◆ TEXTAUSZUG ◆
+ + + + +

Nur die Dienstmagd Alma DeGeer Dunahew, deren schöne, verführerische Schwester Ruby ebenfalls in den Flammen umkam, lassen die Ereignisse jenes Sommers all die Jahre nicht mehr los, denn sie will nicht an einen tragischen Unglücksfall glauben und möchte das offensichtliche Verbrechen aufgeklärt sehen. Durch ihre unerwünschte, hartnäckige Wahrheitssuche bringt Alma sich und ihre Kinder immer mehr ins gesellschaftliche Abseits, wird arbeitslos und als Verrückte weggesperrt. Erst vierzig Jahre später wird sie ihrem Enkel Alek enthüllen, was sich in ihren Augen in jener Sommernacht wirklich zugetragen hat. 

Als ein großartiger Erzähler erweist sich der amerikanische Autor Daniel Woodrell auch in seinem herausragenden neuen Roman, für den er verdientermaßen im Juli den renommierten Literaturpreis Chicago Tribune Heartland Prize 2014 in der Kategorie „Fiction“ erhalten hat.


Stil und Sprache
Im Mittelpunkt des Romans steht die unaufgeklärte Brandkatastrophe während einer Tanzveranstaltung 1929 in der Arbor Dance Hall in dem fiktiven Kleinstädtchen West Table, das im Hinterland Missouris gelegen ist. Die Ereignisse werden nicht chronologisch und aus immer wieder wechselnden Perspektiven erzählt. So lässt der Autor den Roman im Jahre 1965 mit Almas 12-jährigen Enkel Alek beginnen, der als Ich-Erzähler über die Tragödie berichtet, wie er sie von seiner alten, recht sonderlichen Großmutter erstmals erfahren hat - "eine aufregende Geschichte mit Feuer, vielen Toten, vielen Verdächtigen und wenigen Fakten, ein großes Verbrechen oder ungeheures Missgeschick, ein nicht enden wollendes Rätsel, das sie gelöst zu haben glaubte" (S. 13).
Äußerst raffiniert hat Daniel Woodrell seine faszinierende Geschichte angelegt. Literarischen Indizien gleich präsentiert er in seinem Roman zunächst unwichtig erscheinende Episoden, die um die Katastrophe, die damaligen Opfer und ihre Hinterbliebenen kreisen, portraitiert sehr einfühlsam Bürger des Ortes und wirft Schlaglichter auf interessante Facetten und aufschlussreiche Fakten. Hierbei bleibt er ein völlig neutraler Erzähler und überlässt es komplett dem Leser nach und nach die richtigen Schlüsse aus den zusammengetragenen Einzelheiten zu ziehen und den rätselhaften Vorgängen auf die Spur zu kommen. Bis zum überraschenden Ende ist es ihm auf geniale Weise gelungen die Spannung auf einem hohen Niveau zu halten.

+ + + + +

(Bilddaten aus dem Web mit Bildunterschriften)
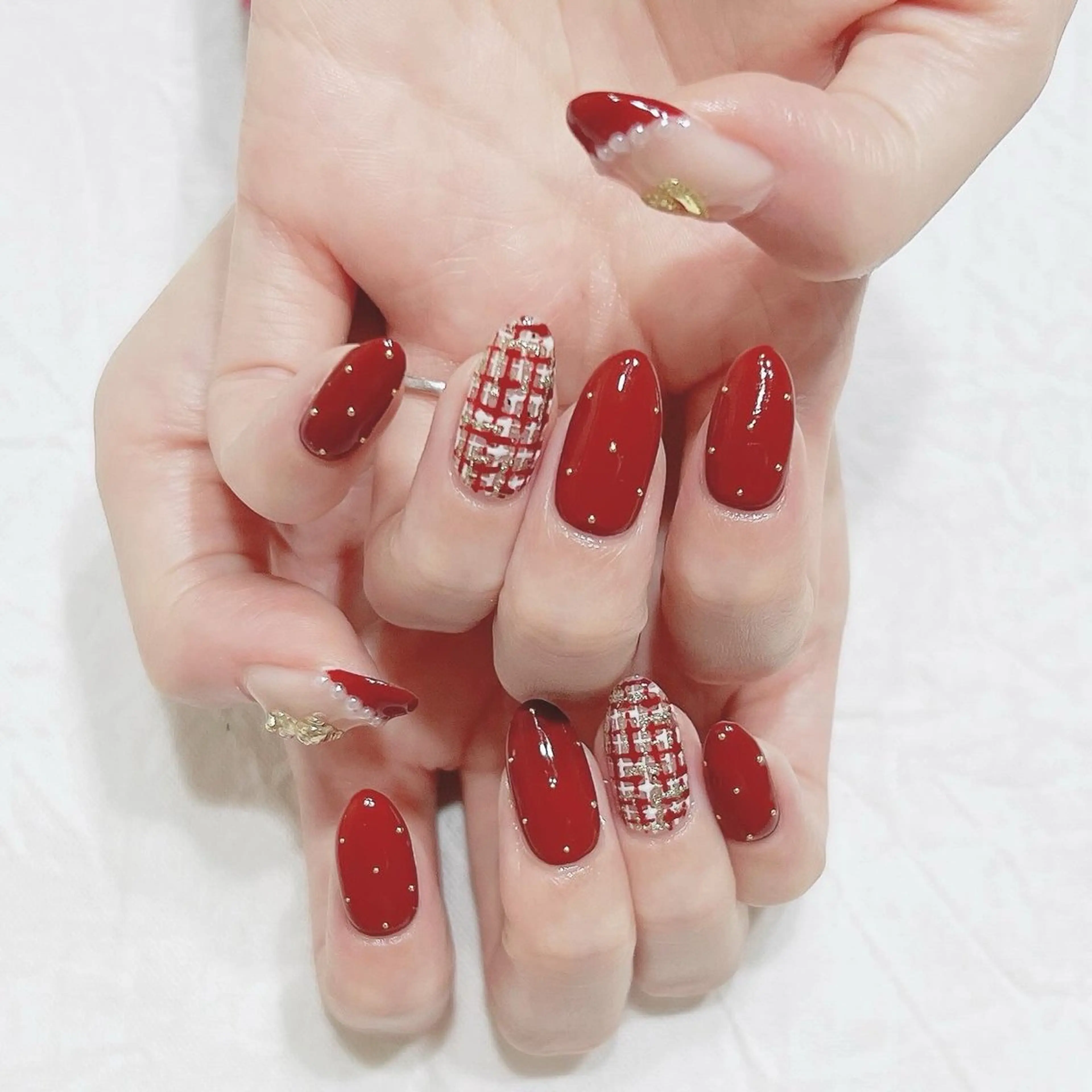 ネイル ボルドー ゴールド ツイードネイル 冬ネイル クリスマス ハンドネイル peaberry nailのネイルデザイン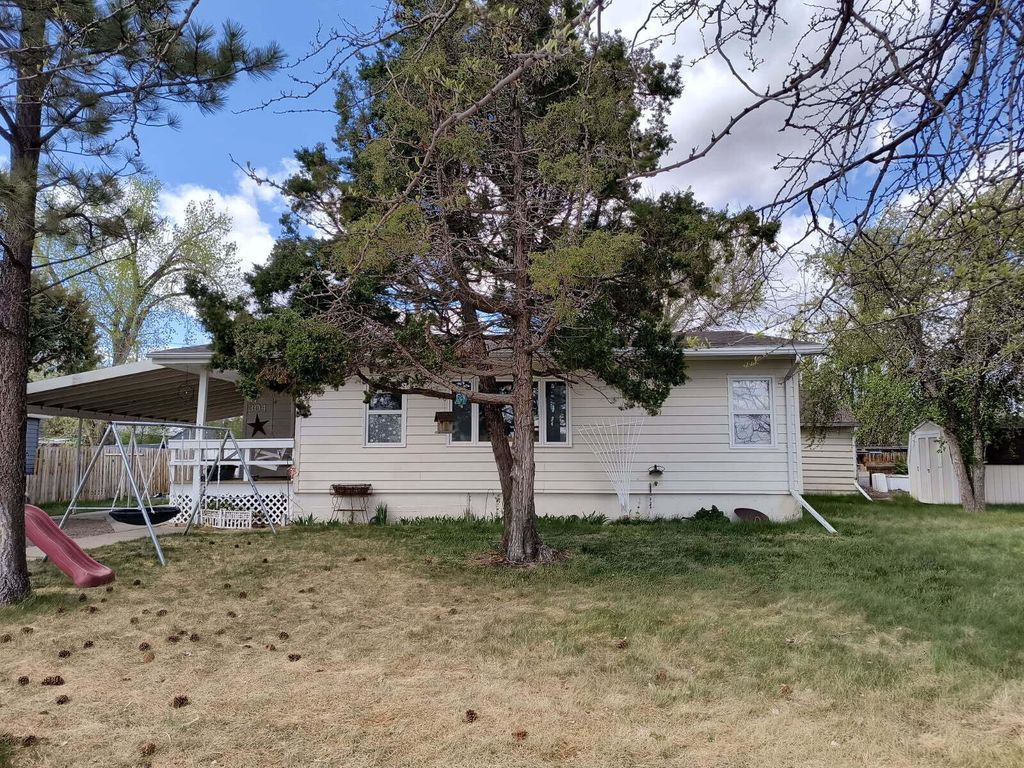 304 Hill ST, Wolf Point, MT 59201 photo 2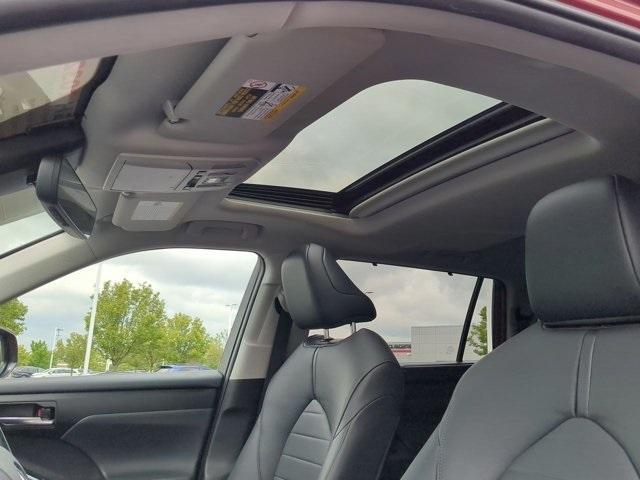 used 2020 Toyota Highlander car, priced at $32,588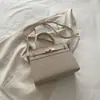 Elegante y a la moda, bolso nuevo de otoño 2026, simple y chic, con un diseño cuadrado retro, adecuado como bolso de hombro o bolso cruzado para mujer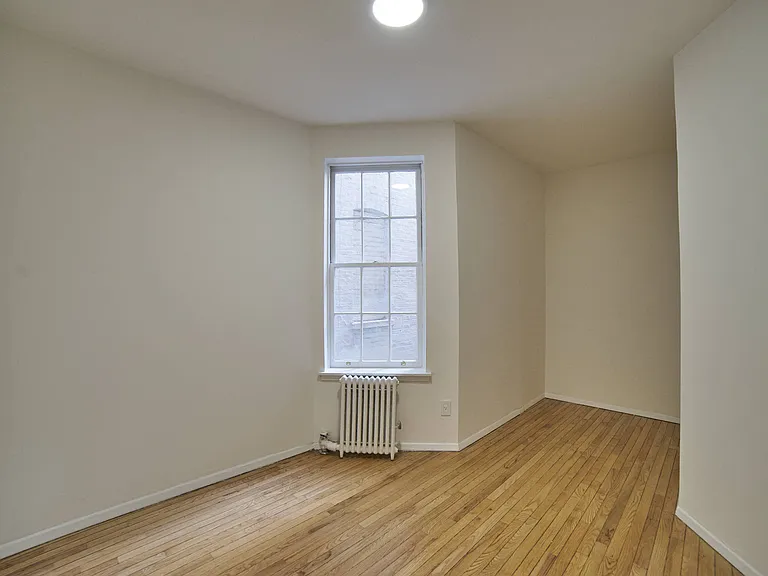 310 E 92nd St #2E — Photo 5
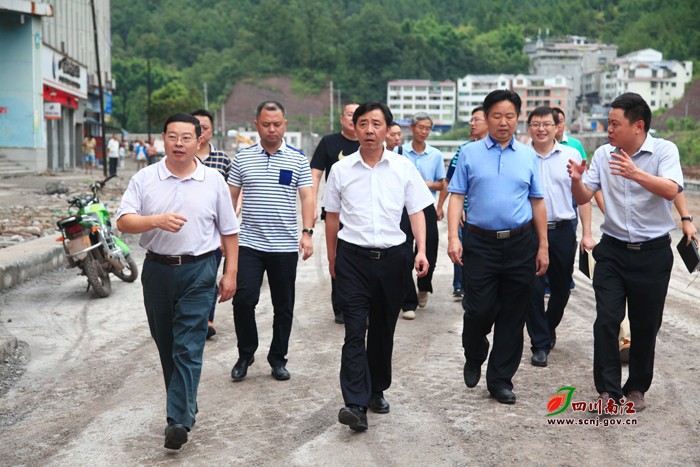 8月27日,南江县委书记刘凯带队现场研究城市建设管理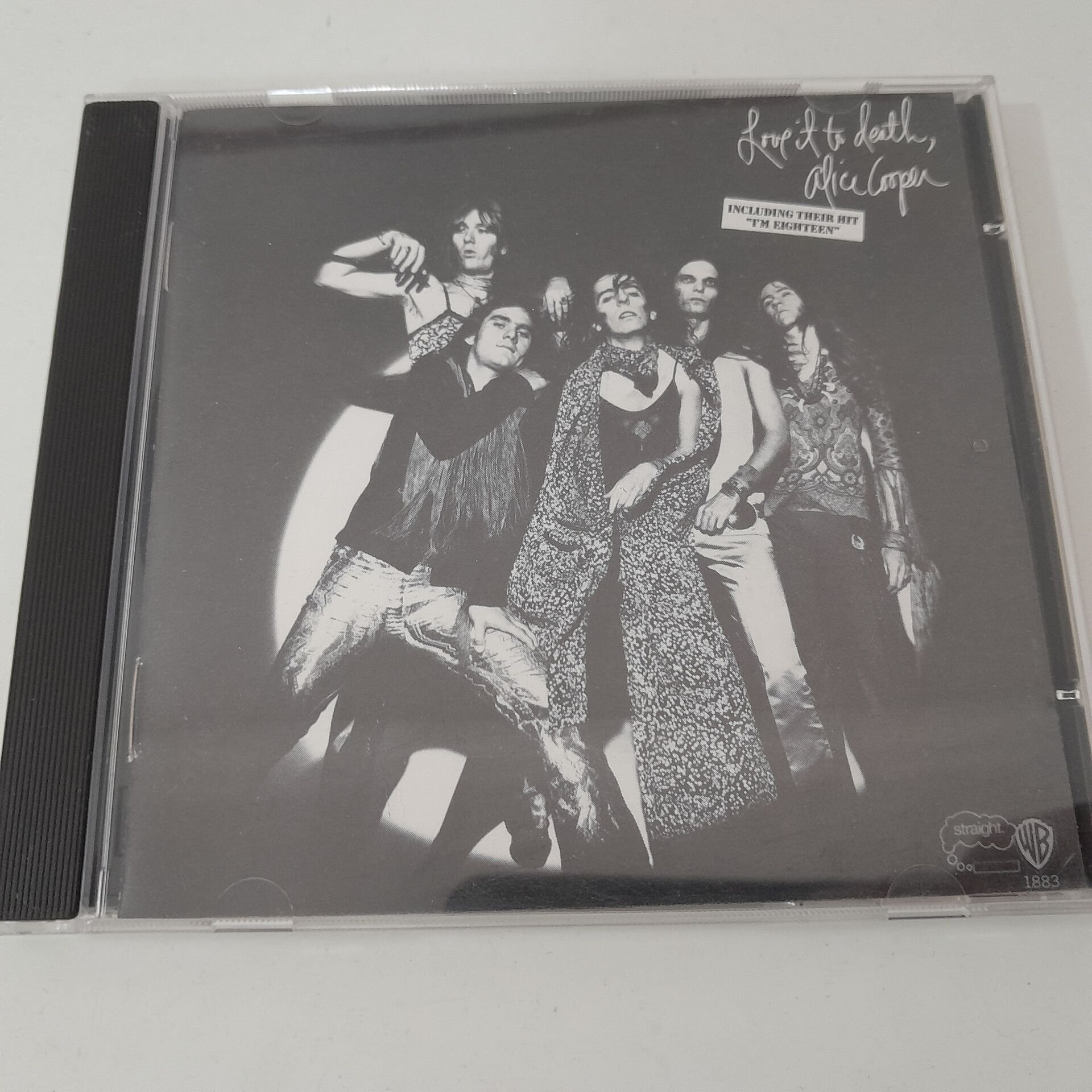 Alice Cooper – Love It To Death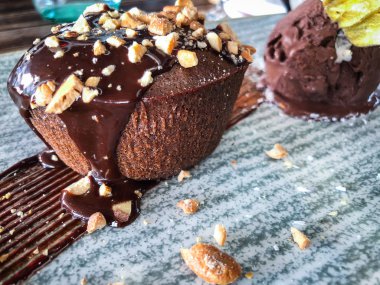 Lav keki, fıstık ve vanilyalı dondurma.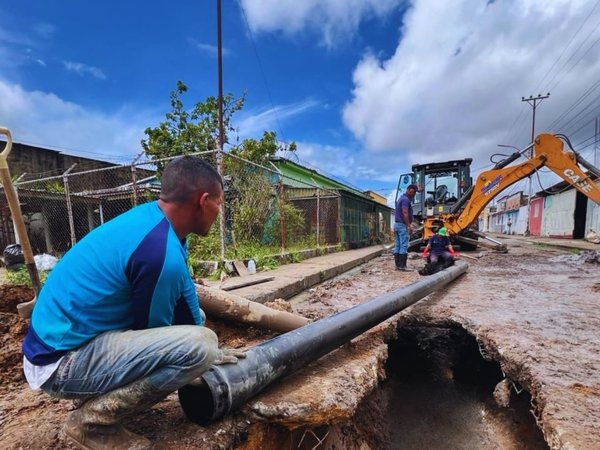 Sustituyen 10 metros de colector en el sector El Paraíso de Maturín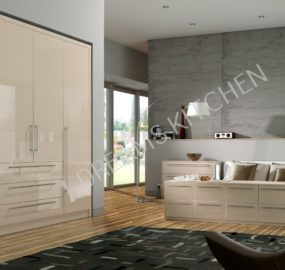 0002 Odyssey Cream Bed Long Handle tif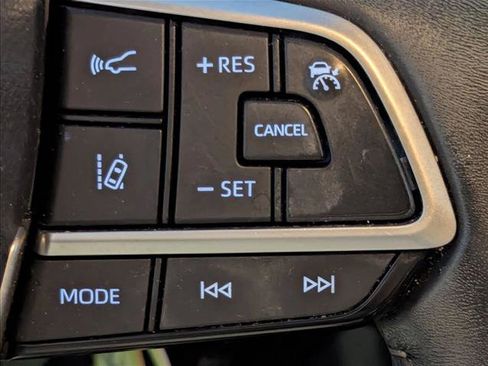 Used 2023 Toyota Highlander LE FWD image 9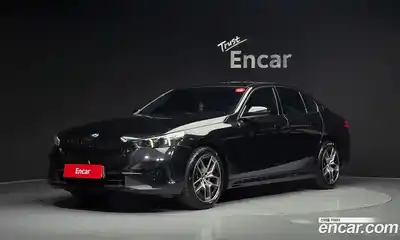 BMW 5-Series, 2023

+ + + + +

◆ ZUR AUFGABE ◆
Schreibe aus der Romanbesprechung die Stelle ab, die mit „Äußerst raffiniert hat“ beginnt und bis „Niveau zu halten.“ reicht. Die Auflistung wird hier nicht gebraucht.

◆ LÖSUNG ◆
Äußerst raffiniert hat Daniel Woodrell seine faszinierende Geschichte angelegt. Literarischen Indizien gleich präsentiert er in seinem Roman zunächst unwichtig erscheinende Episoden, die um die Katastrophe, die damaligen Opfer und ihre Hinterbliebenen kreisen, portraitiert sehr einfühlsam Bürger des Ortes und wirft Schlaglichter auf interessante Facetten und aufschlussreiche Fakten. Hierbei bleibt er ein völlig neutraler Erzähler und überlässt es komplett dem Leser nach und nach die richtigen Schlüsse aus den zusammengetragenen Einzelheiten zu ziehen und den rätselhaften Vorgängen auf die Spur zu kommen. Bis zum überraschenden Ende ist es ihm auf geniale Weise gelungen die Spannung auf einem hohen Niveau zu halten.